- _TEXTE SOURCE_:
▬▬▬▬▬▬▬▬▬▬

Ta culture comics n’a d’égal que ton immense bienveillance. En a t’il été toujours ainsi ou jeune étais-tu plus radical comme Wolverine ?
Rome ne s’est pas faite en un jour. Mais cette prétendue immense bienveillance patiemment développée pendant de longues décennies vient d’être réduite à néant en infligeant la lecture de cette interview à d’innocents lecteurs sans défense.
Tu nous racontes tes premiers chocs comics ?
Uncanny X-Men dans Spécial Strange 16 (été 1979), Warlock de Jim Starlin dans Étranges Aventures, les récits courts traduits et publiés dans Ère Comprimée et L’écho des Savanes spécial USA, Cerebus… Et ça ne s’est jamais arrêté. (Nota bene : surtout ne pas donner cette idée à Bruce : une deuxième interview uniquement sur cette question).
Tu es souvent charrié sur le fait que tu fiches des 5 étoiles à (quasiment) tout le monde. Peux-tu nous en préciser la raison une fois pour toute ? Le travail d’Alan Moore chez toi équivaut à celui de Mark Millar….
Petite rectification : Bruce Lit est un site respectable où personne ne charrie les autres. Le postmodernisme artistique est la réintroduction de l’éclectisme, et le postmodernisme philosophique se fonde sur le concept de différence (avec des définitions variées) ayant pour noyau commun d’échapper à toute objectivation, de se placer dans l’horizon de la vie et du sens eux-mêmes (merci wikipedia : il n’y a qu’à recopier). École de Constance : le texte, ou trace écrite, est fixe, durable et transmissible, alors que la lecture est éphémère, inventive, plurielle, plurivoque (merci wikipedia : il n’y a qu’à…). Sachant qu’il y a autant de lectures possibles d’une œuvre, qu’il y a de lecteur lui-même le fruit de son parcours personnel et de sa subjectivité, à quelle aune estimer la valeur d’une œuvre ? Pour citer un proverbe qu’aime Bruce : la vérité est un miroir tombé de la main de Dieu et qui s’est brisé ; chacun en ramasse un fragment et dit que toute la vérité s’y trouve. (Djalâl ad-Dîn Rûmî, 1207-1273).

▬▬▬▬▬▬▬▬▬▬

- _OBJECTIF VISÉ_: Recopiez mot pour mot, s'il vous plaît, le passage du texte source compris entre « Ta culture comics » et « chocs comics ? », ces deux segments inclus. Le matériel qui suit est indépendant du texte source.

- _DONNÉES ENREGISTRÉES_:

▬▬▬▬▬▬▬▬▬▬

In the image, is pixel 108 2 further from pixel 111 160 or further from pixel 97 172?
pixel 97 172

▬▬▬▬▬▬▬▬▬▬

- _RÉPONSE ATTENDUE_:
Ta culture comics n’a d’égal que ton immense bienveillance. En a t’il été toujours ainsi ou jeune étais-tu plus radical comme Wolverine ?
Rome ne s’est pas faite en un jour. Mais cette prétendue immense bienveillance patiemment développée pendant de longues décennies vient d’être réduite à néant en infligeant la lecture de cette interview à d’innocents lecteurs sans défense.
Tu nous racontes tes premiers chocs comics ?